Our republic needs to be saved
Lately there has been considerable conversation, including a letter in last week’s Courant by Dave Stahl, about the ongoing militarization of our local police forces. It’s a salient point as traditionally there has been a fundamental distinction between the roles of domestic and national defense forces that are blurring in terms of methods.
What intrigues me more, though, is not the fact of the militarization but its root given it hasn’t evolved in a vacuum. Like how our public schools reflect the communities in which they exist, so too do our police forces. They reflect what is occurring across our culture: Becoming more martial in the same way we as a people are becoming more militant.
The social fabric of our culture is being shredded in a way, arguably, not see since the Civil War. While the general crime rate has declined recently, we are, nevertheless, evolving into a violent, antagonistic society. This is occurring while the crime rate is going down, which is not ironic in that violence perpetrated in the two arenas is distinct, the difference between crime and war.

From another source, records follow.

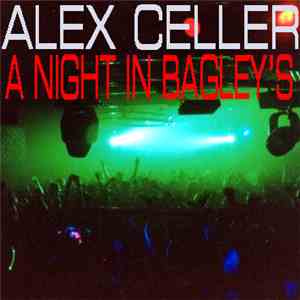 Alex Celler - A Night In Bagley's EP flac album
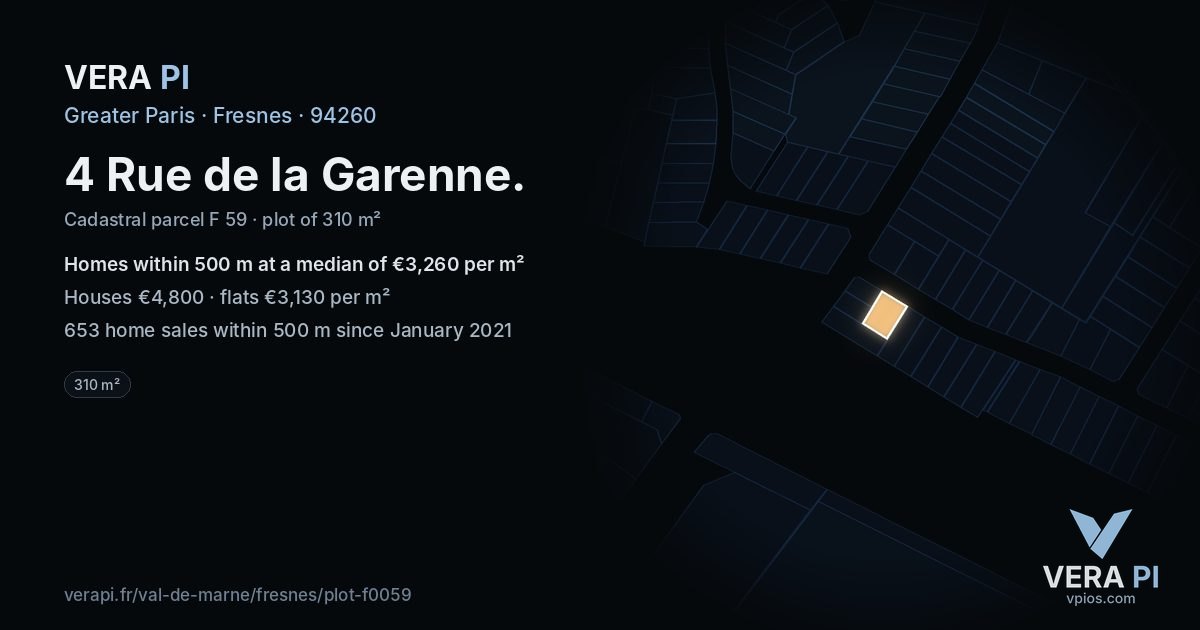 4 Rue de la Garenne, Fresnes at night – the plot lit, the parcels around coloured by the prices near them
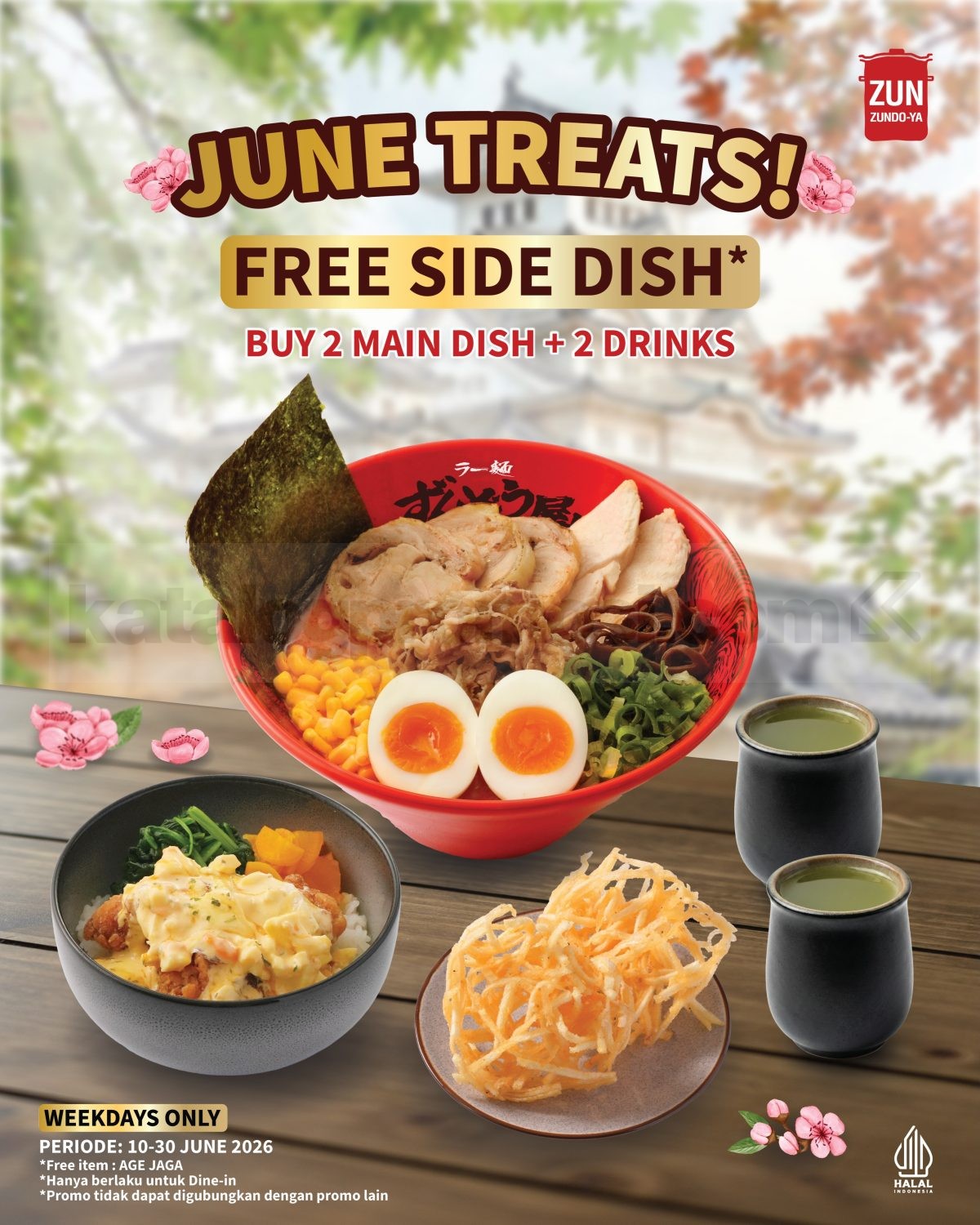 Promo Ramen Zundo-Ya June Treat Free Side Dish Promo Ramen Zundo-Ya June Treat Free Side Dish gratis Age Jaga beli 2 main dish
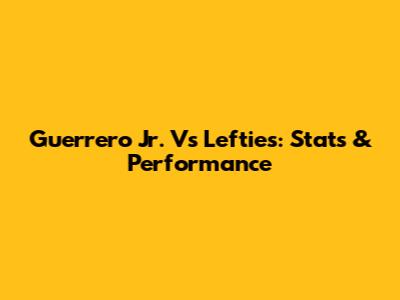 Guerrero Jr. Vs Lefties: Stats & Performance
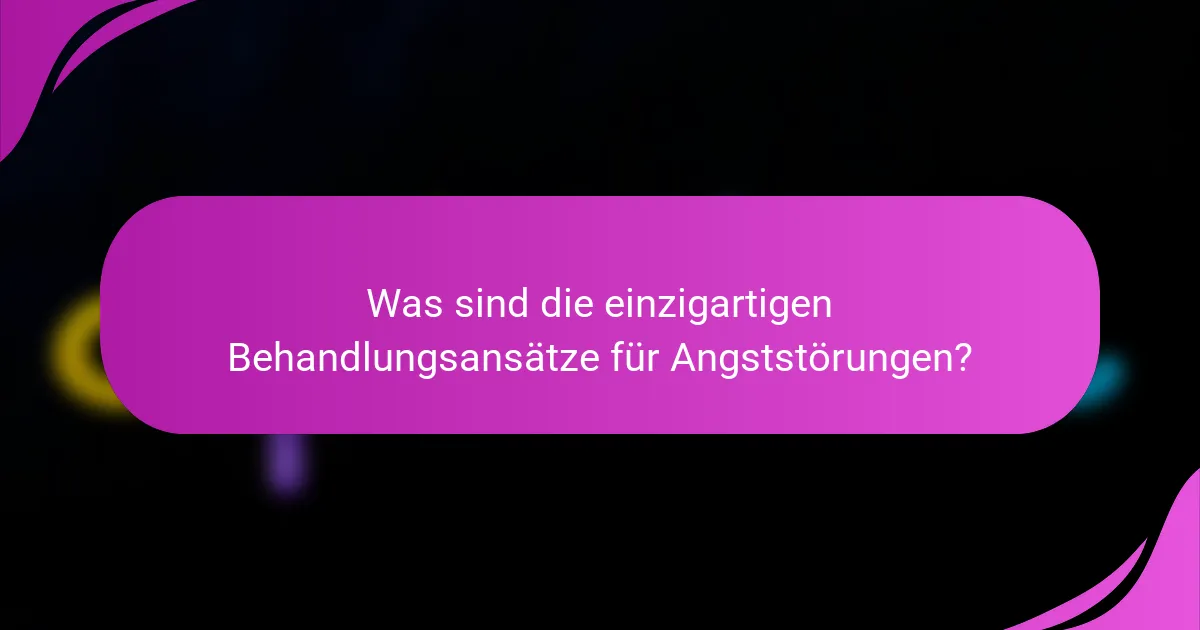 Was sind die einzigartigen Behandlungsansätze für Angststörungen?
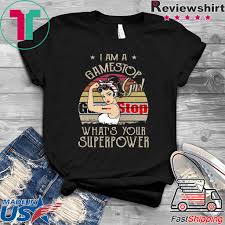 Some things are so cool they give gamestop manager used to ask him if there were any manager openings for where he is now. I Am A Gamestop Girl What S Your Superpower Tee Shirts Hoodie Sweatshirt And Long Sleeve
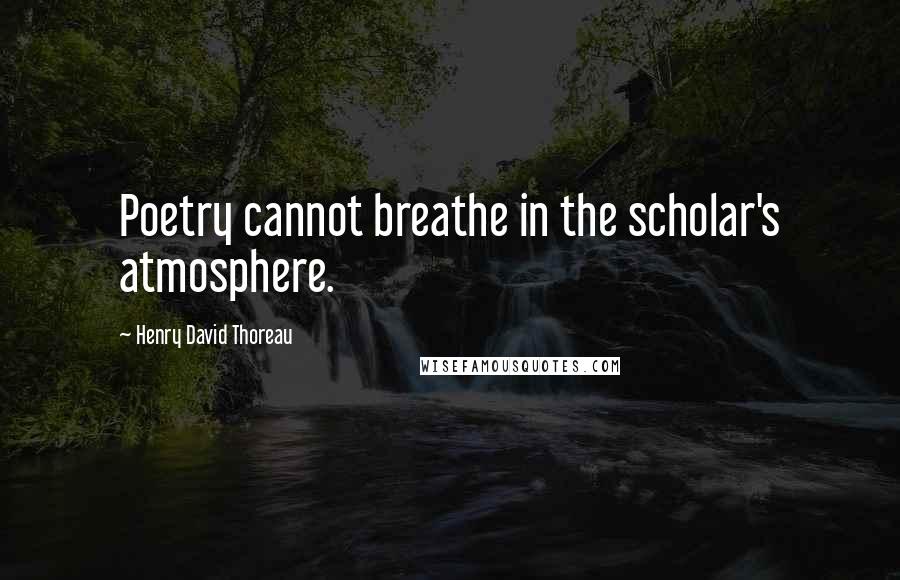 Henry David Thoreau Quotes: Poetry cannot breathe in the scholar's atmosphere.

The concept of a social contract is a 17th and 18th century construct promulgated first by Thomas Hobbes in his treatise Leviathan in which he argued for rule by an absolute sovereign.

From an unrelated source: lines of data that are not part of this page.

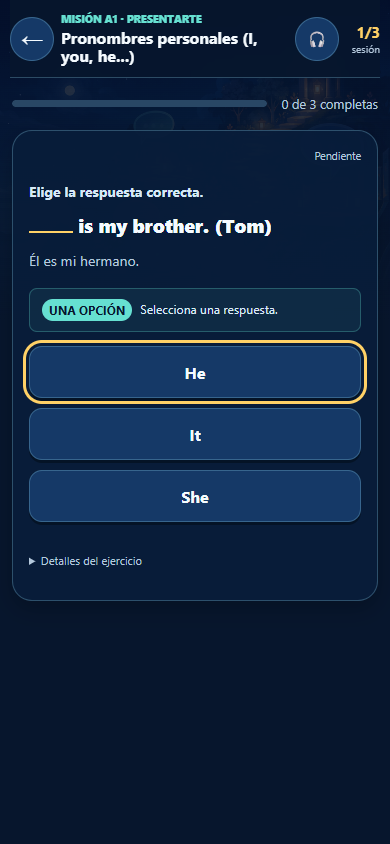 Primera actividad real de una misión: frase para completar y tres opciones de respuesta.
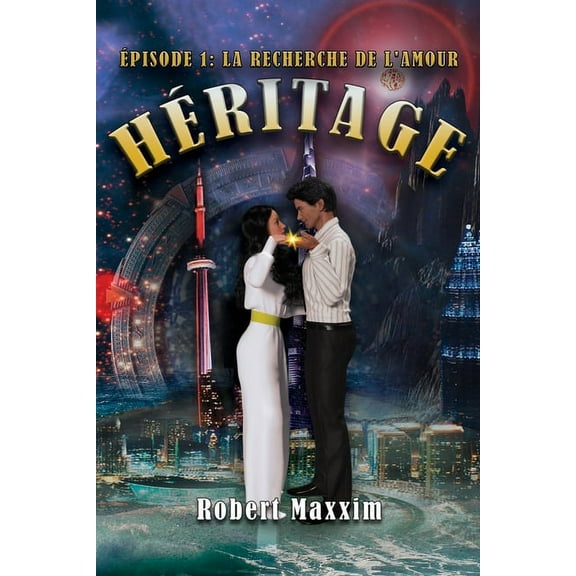 Héritage Episode 1: La Recherhe De L'Amour, (Paperback)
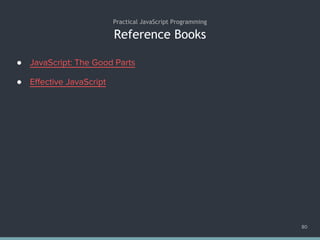 Reference Books
● JavaScript: The Good Parts
● Effective JavaScript
80
Practical JavaScript Programming
 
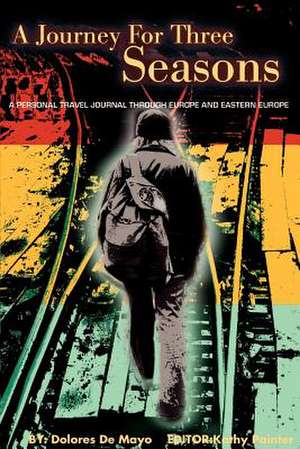 A Journey for Three Seasons de Dolores de Mayo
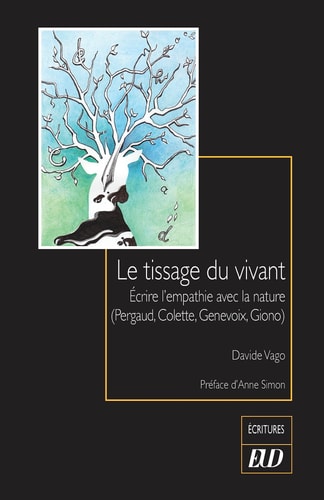 Le tissage du vivant écrire l'empathie avec la nature (Pergaud, Colette, Genevoix, Giono)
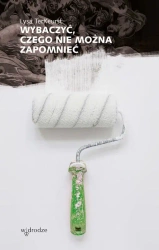 Wybaczyć, czego nie można zapomnieć - Lysa TerKeurst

The American experience, however, traces its lineage to two others: John Locke and Jean-Jacques Rousseau. They agreed with Hobbes regarding humans once lived in a “state of nature” where chaos reigned once population grew and life became more complex, but held that people formed government for other purposes: to protect property (Locke) or personal liberty (Rousseau).
Hence, the most famous line from the Declaration of Independence:
“We hold these truths as self-evident that all men are created equal, that they are endowed by their Creator with certain inalienable rights, that among these are life, liberty (Rousseau), and the pursuit of happiness (Locke).”
One intention of the Constitution is to guarantee we do not devolve into a police state, but evidence alarmingly suggests that’s where we’re heading. While what follow might at first glance seem disparate issues and concerns, I contend they’re intertwined and contribute to our declining public decorum:
- domestic spying by government, from the NSA to traffic cameras;
- corporate spying in practices commonly referred to as “targeted marketing”;
- police forces securing and using armaments intended for use against outside enemies;
- the narrow, specious interpretation of the Second Amendment’s right to bear arms clause by individuals arming themselves to the teeth;
- widespread acrimonious exchanges not only among citizens, often anonymously on the Internet blogosphere, acidic talk radio and cable “news programs,” but also among our public officials and community and business leaders;
- rise and proliferation of social media.
South Carolina Representative Joe Wilson set the tone and new lower standard in 2009 when he shouted “You lie!” to the President of the United States on national TV during his address to Congress. While Wilson apologized and we can debate the issue—health care—as to who was correct, nonetheless, decorum was broken.
When privacy, respect and trust go out the window, what’s left? Social warfare.
A social civil war is being fought, exacerbated by the rapid development and use of technology for instant communication, across the land. Nonsensical comments and flat-out lies are spread and shared instantly. Opinion is supplanting fact. With the emphasis on testing and not on critical thinking, our constitutional process, and appreciation of art and literature, the mission of schools has morphed from opening minds, basic skill development and inculcating citizenship to consumerism.
Our social civil war is fueled as well by obscene piles of money in politics, the bastardization of the First Amendment free speech clause, and the defining of a corporation as a person. These, compounded by the gerrymandering of congressional and legislative districts, result in elections being more bought-and-sold rather than contested on the battlefield of ideas.
That’s where movements such as the Tea Party find their power. In the end, they’re not about ideas, but about emotion: anger, fear, and hate.
Yes, we have a dysfunctional Congress, but it was installed by an increasingly overwrought, overburdened citizenry wondering what the hell is going on.
Should we come to understand we’re not pawns in the Great Chess Match played by elites and we the people have the final say as our Founders declared in the first three words of the our Constitution, we can save our republic. It will take work, and as it is for the melting polar ice caps, time is of the essence.